* _Job_:
Put the lines of the entries below into a Markdown table with the columns Row and Line, starting with the line that contains "How far is the point" and going on through the line that contains "24906 millimetres". Number each row, and leave out blank lines.

[Spatial reasoning records]

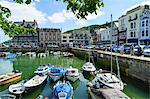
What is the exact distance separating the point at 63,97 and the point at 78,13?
16484 millimetres

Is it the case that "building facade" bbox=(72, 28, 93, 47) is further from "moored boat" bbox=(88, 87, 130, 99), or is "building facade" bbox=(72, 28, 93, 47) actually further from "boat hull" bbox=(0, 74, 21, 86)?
"moored boat" bbox=(88, 87, 130, 99)

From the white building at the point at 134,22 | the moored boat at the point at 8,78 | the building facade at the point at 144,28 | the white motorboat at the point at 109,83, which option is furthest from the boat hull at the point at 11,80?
the white building at the point at 134,22

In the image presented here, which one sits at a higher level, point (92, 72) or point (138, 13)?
point (138, 13)

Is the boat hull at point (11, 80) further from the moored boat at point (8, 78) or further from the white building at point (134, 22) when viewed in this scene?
the white building at point (134, 22)

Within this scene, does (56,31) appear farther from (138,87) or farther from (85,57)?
(138,87)

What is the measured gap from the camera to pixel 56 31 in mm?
131375

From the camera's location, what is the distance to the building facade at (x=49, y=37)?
12962cm

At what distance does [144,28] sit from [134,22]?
6.62m

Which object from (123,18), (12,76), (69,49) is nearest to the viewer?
(12,76)

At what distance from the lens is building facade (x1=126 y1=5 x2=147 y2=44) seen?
70.4m

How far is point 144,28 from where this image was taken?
220 ft

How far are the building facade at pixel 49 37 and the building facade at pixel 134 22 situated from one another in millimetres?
58456

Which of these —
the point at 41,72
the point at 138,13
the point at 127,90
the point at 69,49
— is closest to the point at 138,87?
the point at 127,90

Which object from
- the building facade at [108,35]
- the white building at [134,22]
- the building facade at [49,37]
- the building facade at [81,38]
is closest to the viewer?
the white building at [134,22]
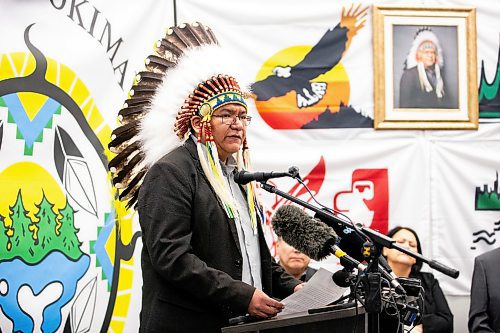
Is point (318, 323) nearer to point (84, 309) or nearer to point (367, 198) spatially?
point (84, 309)

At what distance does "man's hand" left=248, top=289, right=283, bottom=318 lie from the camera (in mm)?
2465

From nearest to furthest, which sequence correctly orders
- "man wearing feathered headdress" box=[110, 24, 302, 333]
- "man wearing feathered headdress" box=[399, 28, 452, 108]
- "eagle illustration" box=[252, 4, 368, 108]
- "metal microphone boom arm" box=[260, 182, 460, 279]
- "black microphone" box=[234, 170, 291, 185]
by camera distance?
"metal microphone boom arm" box=[260, 182, 460, 279]
"black microphone" box=[234, 170, 291, 185]
"man wearing feathered headdress" box=[110, 24, 302, 333]
"eagle illustration" box=[252, 4, 368, 108]
"man wearing feathered headdress" box=[399, 28, 452, 108]

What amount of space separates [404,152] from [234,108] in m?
2.11

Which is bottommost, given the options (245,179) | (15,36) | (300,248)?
(300,248)

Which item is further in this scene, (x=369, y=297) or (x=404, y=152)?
(x=404, y=152)

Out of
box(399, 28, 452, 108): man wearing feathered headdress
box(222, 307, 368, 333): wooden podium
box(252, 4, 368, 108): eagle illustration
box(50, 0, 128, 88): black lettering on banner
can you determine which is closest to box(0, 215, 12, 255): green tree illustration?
box(50, 0, 128, 88): black lettering on banner

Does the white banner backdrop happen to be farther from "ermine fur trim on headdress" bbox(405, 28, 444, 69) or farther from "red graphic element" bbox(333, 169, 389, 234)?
"ermine fur trim on headdress" bbox(405, 28, 444, 69)

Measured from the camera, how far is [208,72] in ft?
9.43

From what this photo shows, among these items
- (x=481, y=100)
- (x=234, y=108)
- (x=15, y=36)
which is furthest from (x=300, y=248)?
(x=481, y=100)

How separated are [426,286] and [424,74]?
4.09 ft

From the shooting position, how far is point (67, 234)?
13.3 ft

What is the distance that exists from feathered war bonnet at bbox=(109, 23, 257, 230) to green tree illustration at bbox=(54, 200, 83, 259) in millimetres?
1095

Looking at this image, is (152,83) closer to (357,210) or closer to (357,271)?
(357,271)

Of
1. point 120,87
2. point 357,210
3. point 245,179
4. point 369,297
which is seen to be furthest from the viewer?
point 357,210
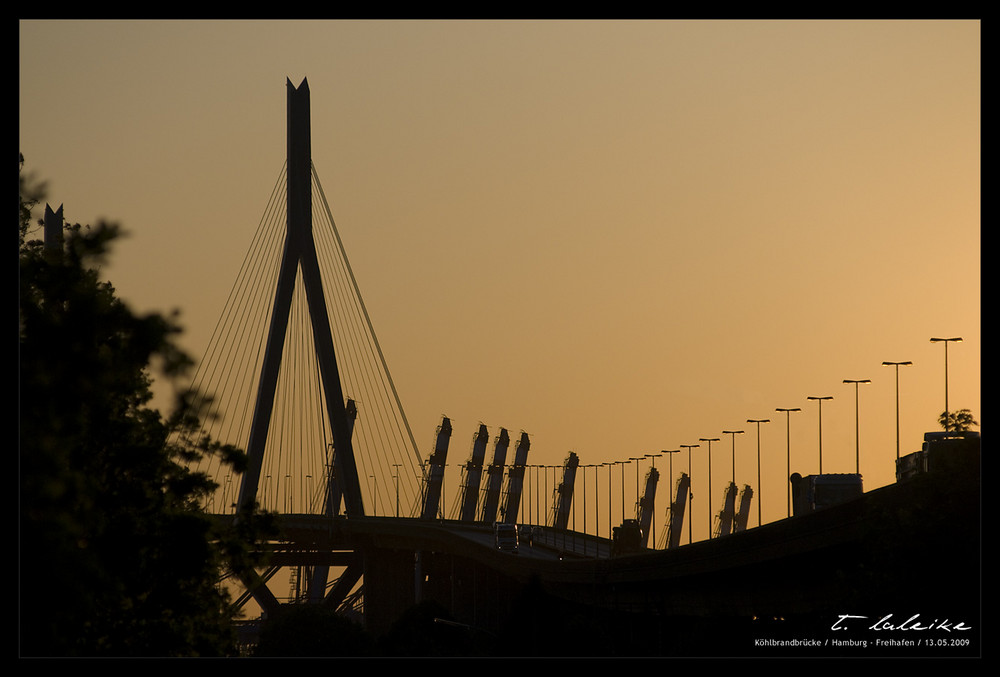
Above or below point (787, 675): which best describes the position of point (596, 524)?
above

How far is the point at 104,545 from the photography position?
32406mm

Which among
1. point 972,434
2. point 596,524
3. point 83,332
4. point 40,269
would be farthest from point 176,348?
point 596,524

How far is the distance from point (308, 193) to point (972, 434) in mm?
36815

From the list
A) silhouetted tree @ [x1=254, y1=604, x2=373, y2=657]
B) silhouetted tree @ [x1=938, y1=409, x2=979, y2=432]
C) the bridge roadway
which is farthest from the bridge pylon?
silhouetted tree @ [x1=938, y1=409, x2=979, y2=432]

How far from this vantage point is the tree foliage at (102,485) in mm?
24906

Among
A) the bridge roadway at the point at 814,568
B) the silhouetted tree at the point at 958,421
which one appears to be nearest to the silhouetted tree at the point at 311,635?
the bridge roadway at the point at 814,568

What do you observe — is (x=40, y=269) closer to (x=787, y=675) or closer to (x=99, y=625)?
(x=99, y=625)

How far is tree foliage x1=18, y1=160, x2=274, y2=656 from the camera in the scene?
24906 millimetres

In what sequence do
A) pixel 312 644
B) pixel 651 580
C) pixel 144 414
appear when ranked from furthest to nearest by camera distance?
pixel 312 644 → pixel 651 580 → pixel 144 414
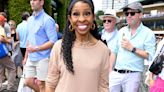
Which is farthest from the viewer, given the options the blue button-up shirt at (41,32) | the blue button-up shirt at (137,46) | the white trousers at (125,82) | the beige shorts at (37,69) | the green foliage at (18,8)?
the green foliage at (18,8)

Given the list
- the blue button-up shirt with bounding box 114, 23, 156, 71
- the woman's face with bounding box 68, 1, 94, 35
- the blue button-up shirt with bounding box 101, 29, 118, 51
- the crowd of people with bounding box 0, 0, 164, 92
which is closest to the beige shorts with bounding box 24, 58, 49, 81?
the crowd of people with bounding box 0, 0, 164, 92

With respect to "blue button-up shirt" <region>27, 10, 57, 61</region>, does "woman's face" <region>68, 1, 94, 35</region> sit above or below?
above

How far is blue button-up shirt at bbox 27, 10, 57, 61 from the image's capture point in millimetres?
5934

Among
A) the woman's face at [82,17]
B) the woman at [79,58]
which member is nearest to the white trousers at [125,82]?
the woman at [79,58]

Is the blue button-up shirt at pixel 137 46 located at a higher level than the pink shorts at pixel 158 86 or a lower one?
higher

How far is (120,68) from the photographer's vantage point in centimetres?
552

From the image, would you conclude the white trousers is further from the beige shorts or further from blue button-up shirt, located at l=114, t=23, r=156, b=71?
the beige shorts

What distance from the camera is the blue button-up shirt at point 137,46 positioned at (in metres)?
5.32

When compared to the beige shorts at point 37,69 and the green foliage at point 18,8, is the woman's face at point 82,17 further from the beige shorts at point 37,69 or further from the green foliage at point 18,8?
the green foliage at point 18,8

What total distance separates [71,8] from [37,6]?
2.79 metres

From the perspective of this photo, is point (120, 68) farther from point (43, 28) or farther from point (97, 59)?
point (97, 59)

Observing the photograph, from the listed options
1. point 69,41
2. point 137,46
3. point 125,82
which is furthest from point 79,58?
point 125,82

* _Task answer_:
| Row | Line |
|---|---|
| 1 | How far is the point at 104,545 from the photography position? |
| 2 | 32406mm |
| 3 | Which among |
| 4 | 1. point 972,434 |
| 5 | 2. point 596,524 |
| 6 | 3. point 83,332 |
| 7 | 4. point 40,269 |
| 8 | would be farthest from point 176,348? |
| 9 | point 596,524 |
| 10 | How far is the distance from point (308, 193) to point (972, 434) in mm? |
| 11 | 36815 |
| 12 | From the list |
| 13 | A) silhouetted tree @ [x1=254, y1=604, x2=373, y2=657] |
| 14 | B) silhouetted tree @ [x1=938, y1=409, x2=979, y2=432] |
| 15 | C) the bridge roadway |
| 16 | which is farthest from the bridge pylon? |
| 17 | silhouetted tree @ [x1=938, y1=409, x2=979, y2=432] |
| 18 | How far from this vantage point is the tree foliage at (102,485) in mm? |
| 19 | 24906 |
| 20 | Among |
| 21 | A) the bridge roadway at the point at 814,568 |
| 22 | B) the silhouetted tree at the point at 958,421 |
| 23 | which one appears to be nearest to the silhouetted tree at the point at 311,635? |
| 24 | the bridge roadway at the point at 814,568 |
| 25 | What do you observe — is (x=40, y=269) closer to (x=787, y=675) or closer to (x=99, y=625)? |
| 26 | (x=99, y=625) |
| 27 | How far is tree foliage x1=18, y1=160, x2=274, y2=656 from the camera in the scene? |
| 28 | 24906 millimetres |